* _Work instructions_: This exercise calls for the line with "The inference method", the line with "Given this setup, evaluate", and all lines between them in the material below, output exactly and with no other lines.

* _Input material_:
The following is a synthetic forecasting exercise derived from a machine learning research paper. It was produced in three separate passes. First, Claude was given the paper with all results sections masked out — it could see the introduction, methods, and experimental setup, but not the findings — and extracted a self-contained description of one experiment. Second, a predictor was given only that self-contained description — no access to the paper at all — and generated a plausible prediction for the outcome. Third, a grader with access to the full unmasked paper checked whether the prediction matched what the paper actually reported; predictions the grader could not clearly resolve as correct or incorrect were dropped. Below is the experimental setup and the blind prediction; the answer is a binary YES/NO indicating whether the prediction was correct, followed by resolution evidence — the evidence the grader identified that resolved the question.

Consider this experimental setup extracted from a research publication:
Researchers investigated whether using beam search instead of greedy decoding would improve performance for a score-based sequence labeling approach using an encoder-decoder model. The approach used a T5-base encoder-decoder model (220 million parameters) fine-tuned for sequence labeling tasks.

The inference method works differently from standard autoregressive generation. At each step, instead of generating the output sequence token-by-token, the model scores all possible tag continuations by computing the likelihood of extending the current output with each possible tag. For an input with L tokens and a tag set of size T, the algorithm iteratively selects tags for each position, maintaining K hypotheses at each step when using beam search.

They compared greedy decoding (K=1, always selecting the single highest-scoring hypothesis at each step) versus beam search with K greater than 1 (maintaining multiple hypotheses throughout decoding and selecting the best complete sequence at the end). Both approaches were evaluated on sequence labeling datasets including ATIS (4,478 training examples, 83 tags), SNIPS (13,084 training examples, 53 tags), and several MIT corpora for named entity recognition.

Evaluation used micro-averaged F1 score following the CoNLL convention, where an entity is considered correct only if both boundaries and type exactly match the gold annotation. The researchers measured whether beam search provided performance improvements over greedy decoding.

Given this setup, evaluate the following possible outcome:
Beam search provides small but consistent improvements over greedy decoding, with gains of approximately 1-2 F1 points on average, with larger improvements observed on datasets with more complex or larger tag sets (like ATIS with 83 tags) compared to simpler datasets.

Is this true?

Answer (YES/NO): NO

* _Exercise result_:
The inference method works differently from standard autoregressive generation. At each step, instead of generating the output sequence token-by-token, the model scores all possible tag continuations by computing the likelihood of extending the current output with each possible tag. For an input with L tokens and a tag set of size T, the algorithm iteratively selects tags for each position, maintaining K hypotheses at each step when using beam search.

They compared greedy decoding (K=1, always selecting the single highest-scoring hypothesis at each step) versus beam search with K greater than 1 (maintaining multiple hypotheses throughout decoding and selecting the best complete sequence at the end). Both approaches were evaluated on sequence labeling datasets including ATIS (4,478 training examples, 83 tags), SNIPS (13,084 training examples, 53 tags), and several MIT corpora for named entity recognition.

Evaluation used micro-averaged F1 score following the CoNLL convention, where an entity is considered correct only if both boundaries and type exactly match the gold annotation. The researchers measured whether beam search provided performance improvements over greedy decoding.

Given this setup, evaluate the following possible outcome:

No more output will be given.